▶ **Records to process**
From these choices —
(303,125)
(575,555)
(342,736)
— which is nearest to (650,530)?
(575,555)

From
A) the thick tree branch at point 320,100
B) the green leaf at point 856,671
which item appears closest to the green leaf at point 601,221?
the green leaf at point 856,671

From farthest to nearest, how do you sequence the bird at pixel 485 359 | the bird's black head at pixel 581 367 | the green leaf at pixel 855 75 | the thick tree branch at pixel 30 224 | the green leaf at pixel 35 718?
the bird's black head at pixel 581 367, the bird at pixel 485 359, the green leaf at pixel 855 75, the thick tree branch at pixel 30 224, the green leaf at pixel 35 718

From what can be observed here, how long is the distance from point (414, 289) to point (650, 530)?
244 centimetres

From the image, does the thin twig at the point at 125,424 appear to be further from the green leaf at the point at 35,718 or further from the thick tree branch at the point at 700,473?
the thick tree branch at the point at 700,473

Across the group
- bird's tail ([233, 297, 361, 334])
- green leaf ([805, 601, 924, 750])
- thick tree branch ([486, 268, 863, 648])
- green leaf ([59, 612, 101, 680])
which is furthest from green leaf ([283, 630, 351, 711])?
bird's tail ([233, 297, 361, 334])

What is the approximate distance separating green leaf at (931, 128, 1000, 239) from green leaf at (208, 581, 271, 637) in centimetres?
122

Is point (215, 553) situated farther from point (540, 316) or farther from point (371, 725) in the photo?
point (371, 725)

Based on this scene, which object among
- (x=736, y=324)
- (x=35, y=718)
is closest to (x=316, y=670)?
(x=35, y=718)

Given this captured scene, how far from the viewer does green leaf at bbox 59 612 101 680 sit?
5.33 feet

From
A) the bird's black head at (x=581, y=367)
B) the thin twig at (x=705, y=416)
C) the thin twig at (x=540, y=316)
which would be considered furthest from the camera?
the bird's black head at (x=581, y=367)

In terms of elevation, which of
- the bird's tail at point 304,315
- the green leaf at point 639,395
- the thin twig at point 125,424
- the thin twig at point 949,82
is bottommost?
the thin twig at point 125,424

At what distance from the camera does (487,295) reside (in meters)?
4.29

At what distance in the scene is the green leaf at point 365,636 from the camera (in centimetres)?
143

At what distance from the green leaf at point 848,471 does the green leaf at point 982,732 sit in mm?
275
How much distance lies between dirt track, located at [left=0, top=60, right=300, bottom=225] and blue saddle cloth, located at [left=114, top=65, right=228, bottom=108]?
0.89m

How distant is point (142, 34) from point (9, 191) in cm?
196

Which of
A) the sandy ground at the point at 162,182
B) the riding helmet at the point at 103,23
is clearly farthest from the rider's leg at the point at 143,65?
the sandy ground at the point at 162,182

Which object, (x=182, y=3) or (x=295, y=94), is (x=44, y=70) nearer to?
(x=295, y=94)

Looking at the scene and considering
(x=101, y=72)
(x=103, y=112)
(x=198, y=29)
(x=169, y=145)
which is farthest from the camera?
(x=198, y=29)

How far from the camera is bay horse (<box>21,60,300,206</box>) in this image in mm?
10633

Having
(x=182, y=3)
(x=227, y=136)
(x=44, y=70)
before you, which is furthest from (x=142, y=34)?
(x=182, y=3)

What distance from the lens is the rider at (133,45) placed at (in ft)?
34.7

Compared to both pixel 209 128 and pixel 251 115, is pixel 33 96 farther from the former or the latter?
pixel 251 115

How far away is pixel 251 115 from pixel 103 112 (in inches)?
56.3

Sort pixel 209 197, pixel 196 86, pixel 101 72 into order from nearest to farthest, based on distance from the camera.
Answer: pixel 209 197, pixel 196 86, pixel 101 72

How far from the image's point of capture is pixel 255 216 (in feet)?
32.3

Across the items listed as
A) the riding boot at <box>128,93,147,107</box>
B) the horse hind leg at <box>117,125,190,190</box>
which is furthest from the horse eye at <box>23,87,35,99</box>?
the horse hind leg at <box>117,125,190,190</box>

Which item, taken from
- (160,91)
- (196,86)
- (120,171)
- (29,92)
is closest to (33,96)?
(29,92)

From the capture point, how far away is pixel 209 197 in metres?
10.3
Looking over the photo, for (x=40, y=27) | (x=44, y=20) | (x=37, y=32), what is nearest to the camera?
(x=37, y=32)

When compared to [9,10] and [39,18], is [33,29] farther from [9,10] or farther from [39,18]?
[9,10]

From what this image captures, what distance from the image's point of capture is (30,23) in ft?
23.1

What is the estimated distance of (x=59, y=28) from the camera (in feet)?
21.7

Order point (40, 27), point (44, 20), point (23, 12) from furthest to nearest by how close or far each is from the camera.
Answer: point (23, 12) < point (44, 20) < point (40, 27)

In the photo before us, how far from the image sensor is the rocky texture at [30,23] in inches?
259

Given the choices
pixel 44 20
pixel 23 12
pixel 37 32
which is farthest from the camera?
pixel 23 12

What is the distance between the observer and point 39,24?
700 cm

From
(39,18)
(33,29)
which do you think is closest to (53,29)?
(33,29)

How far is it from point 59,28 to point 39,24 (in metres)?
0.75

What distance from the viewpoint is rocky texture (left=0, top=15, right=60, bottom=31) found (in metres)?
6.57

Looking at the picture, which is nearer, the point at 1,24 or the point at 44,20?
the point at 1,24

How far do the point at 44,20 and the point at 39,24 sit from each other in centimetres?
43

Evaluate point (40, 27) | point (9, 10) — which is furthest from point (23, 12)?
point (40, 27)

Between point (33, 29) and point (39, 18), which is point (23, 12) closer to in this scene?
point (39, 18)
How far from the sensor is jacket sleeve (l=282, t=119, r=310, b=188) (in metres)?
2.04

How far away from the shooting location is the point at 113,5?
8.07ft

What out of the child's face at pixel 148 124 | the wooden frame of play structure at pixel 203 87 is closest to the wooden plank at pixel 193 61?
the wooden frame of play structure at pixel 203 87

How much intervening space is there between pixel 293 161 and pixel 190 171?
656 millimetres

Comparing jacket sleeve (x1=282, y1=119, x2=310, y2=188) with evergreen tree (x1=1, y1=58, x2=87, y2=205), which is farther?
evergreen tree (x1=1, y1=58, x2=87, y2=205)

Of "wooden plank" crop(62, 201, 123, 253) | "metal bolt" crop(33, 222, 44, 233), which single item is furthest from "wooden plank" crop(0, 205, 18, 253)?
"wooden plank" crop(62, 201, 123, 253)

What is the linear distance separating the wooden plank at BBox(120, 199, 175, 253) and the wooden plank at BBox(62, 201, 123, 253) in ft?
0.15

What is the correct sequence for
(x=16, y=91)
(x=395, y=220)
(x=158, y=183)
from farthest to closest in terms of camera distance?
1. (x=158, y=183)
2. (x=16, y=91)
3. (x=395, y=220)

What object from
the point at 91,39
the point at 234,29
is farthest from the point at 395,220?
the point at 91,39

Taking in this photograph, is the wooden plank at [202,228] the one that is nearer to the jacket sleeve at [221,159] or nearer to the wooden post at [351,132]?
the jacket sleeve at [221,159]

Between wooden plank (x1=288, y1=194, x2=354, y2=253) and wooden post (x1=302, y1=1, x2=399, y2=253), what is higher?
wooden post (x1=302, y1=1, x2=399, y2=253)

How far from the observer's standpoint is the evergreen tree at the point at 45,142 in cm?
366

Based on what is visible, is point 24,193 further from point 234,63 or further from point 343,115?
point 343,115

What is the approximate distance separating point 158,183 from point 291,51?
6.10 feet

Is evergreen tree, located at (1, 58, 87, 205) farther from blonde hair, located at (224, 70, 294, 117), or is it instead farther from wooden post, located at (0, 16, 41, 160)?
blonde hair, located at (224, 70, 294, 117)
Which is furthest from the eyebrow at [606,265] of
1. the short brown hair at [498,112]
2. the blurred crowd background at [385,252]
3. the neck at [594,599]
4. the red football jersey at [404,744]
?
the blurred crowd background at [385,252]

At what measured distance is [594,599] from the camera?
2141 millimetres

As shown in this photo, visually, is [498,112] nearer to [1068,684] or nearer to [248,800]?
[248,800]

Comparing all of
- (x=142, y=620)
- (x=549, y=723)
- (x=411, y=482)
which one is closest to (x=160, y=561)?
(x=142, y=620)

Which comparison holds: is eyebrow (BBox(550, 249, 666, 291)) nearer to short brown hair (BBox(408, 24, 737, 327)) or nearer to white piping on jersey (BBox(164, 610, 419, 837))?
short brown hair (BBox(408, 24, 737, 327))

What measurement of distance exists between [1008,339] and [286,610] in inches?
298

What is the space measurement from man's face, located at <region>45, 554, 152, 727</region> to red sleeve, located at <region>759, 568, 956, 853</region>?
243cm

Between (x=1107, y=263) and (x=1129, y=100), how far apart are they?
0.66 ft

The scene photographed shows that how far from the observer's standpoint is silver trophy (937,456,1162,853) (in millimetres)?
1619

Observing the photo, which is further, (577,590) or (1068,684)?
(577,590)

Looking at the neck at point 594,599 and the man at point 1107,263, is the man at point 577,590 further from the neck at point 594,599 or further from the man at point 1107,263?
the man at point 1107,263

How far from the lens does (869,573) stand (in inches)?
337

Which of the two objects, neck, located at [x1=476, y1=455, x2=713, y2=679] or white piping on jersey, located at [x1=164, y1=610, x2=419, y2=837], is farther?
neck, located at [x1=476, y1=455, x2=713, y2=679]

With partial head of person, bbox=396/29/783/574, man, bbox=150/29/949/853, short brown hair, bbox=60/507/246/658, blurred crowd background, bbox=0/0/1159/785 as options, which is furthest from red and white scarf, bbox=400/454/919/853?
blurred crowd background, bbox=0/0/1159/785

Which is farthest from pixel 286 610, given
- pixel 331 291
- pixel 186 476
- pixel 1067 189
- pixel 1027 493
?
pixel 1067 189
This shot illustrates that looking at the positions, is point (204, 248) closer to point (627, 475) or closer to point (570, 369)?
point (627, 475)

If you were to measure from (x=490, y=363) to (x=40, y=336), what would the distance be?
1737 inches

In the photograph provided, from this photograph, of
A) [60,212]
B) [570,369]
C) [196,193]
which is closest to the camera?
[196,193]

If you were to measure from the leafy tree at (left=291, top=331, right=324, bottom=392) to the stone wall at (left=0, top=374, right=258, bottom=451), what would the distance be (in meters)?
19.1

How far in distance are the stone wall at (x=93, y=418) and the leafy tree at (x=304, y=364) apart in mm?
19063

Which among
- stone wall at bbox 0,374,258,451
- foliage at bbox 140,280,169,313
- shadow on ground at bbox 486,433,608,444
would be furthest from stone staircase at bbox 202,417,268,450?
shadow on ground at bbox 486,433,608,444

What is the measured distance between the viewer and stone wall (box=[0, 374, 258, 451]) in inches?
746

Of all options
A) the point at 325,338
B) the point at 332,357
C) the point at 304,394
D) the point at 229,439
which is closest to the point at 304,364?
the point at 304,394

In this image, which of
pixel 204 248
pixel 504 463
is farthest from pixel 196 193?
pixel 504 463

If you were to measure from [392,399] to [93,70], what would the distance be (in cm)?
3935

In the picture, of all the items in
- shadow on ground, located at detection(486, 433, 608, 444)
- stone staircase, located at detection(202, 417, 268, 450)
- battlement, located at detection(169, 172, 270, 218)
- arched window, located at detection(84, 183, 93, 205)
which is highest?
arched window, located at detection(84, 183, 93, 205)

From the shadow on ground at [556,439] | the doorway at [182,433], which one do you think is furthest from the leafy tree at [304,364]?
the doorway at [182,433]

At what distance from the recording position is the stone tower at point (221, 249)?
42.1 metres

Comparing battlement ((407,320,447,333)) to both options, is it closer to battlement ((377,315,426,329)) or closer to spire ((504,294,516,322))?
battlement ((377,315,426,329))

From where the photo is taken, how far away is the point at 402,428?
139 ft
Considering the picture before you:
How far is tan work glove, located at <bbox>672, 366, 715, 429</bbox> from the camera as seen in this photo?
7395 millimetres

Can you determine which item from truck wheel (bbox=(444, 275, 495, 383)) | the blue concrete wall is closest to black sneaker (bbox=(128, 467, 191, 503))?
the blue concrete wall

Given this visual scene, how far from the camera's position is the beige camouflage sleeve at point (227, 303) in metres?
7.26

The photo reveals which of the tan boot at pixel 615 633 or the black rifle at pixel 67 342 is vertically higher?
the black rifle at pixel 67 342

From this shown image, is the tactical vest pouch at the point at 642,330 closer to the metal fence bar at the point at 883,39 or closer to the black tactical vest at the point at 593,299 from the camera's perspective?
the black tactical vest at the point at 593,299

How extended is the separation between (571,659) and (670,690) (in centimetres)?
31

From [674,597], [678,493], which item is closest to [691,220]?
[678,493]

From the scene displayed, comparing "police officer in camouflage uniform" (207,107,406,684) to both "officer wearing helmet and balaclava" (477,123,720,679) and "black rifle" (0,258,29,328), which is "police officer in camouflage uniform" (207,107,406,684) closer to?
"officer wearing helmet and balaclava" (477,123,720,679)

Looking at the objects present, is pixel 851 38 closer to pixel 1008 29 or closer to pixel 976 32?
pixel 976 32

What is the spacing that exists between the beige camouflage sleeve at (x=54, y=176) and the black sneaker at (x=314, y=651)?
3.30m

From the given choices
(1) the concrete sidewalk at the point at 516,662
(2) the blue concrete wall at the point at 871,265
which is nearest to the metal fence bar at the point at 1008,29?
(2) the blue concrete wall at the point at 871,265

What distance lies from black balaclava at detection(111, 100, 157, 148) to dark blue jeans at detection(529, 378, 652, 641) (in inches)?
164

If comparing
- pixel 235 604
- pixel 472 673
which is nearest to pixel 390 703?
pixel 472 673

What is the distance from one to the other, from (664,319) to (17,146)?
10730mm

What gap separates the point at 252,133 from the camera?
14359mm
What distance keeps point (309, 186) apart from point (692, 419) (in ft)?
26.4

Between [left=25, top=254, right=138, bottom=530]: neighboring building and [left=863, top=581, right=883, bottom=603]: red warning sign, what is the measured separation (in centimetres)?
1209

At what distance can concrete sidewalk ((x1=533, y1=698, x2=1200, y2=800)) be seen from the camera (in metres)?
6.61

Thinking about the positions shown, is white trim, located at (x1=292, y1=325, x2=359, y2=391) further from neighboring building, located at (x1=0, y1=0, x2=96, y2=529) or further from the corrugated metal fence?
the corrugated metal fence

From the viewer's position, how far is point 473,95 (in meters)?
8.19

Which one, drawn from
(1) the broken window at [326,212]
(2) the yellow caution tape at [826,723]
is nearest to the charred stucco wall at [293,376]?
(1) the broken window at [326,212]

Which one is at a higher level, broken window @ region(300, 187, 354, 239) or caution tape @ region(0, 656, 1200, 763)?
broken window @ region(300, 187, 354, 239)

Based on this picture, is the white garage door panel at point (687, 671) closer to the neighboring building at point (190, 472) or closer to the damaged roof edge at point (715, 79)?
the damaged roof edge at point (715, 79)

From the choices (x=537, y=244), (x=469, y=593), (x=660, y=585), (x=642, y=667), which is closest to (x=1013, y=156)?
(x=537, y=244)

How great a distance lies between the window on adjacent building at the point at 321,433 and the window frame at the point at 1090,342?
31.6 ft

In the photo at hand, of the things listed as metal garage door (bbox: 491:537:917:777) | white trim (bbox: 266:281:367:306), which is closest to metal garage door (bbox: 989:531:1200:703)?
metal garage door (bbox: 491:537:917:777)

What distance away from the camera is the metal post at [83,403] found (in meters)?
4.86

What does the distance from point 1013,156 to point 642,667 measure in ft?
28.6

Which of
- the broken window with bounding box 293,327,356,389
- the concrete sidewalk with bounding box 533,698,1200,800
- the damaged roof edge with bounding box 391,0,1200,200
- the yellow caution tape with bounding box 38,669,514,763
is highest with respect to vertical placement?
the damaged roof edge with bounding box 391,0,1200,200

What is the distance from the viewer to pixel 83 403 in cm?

▶ **Exercise**
Reproduce the records above word for word, from the line containing "What does the" through the last line of the records.

▶ **Exercise output**
What does the distance from point 1013,156 to point 642,667 measure in ft?
28.6

Which of
- the broken window with bounding box 293,327,356,389
- the concrete sidewalk with bounding box 533,698,1200,800
- the damaged roof edge with bounding box 391,0,1200,200
- the yellow caution tape with bounding box 38,669,514,763
is highest with respect to vertical placement?
the damaged roof edge with bounding box 391,0,1200,200

What is the distance from the viewer to pixel 83 403 in cm?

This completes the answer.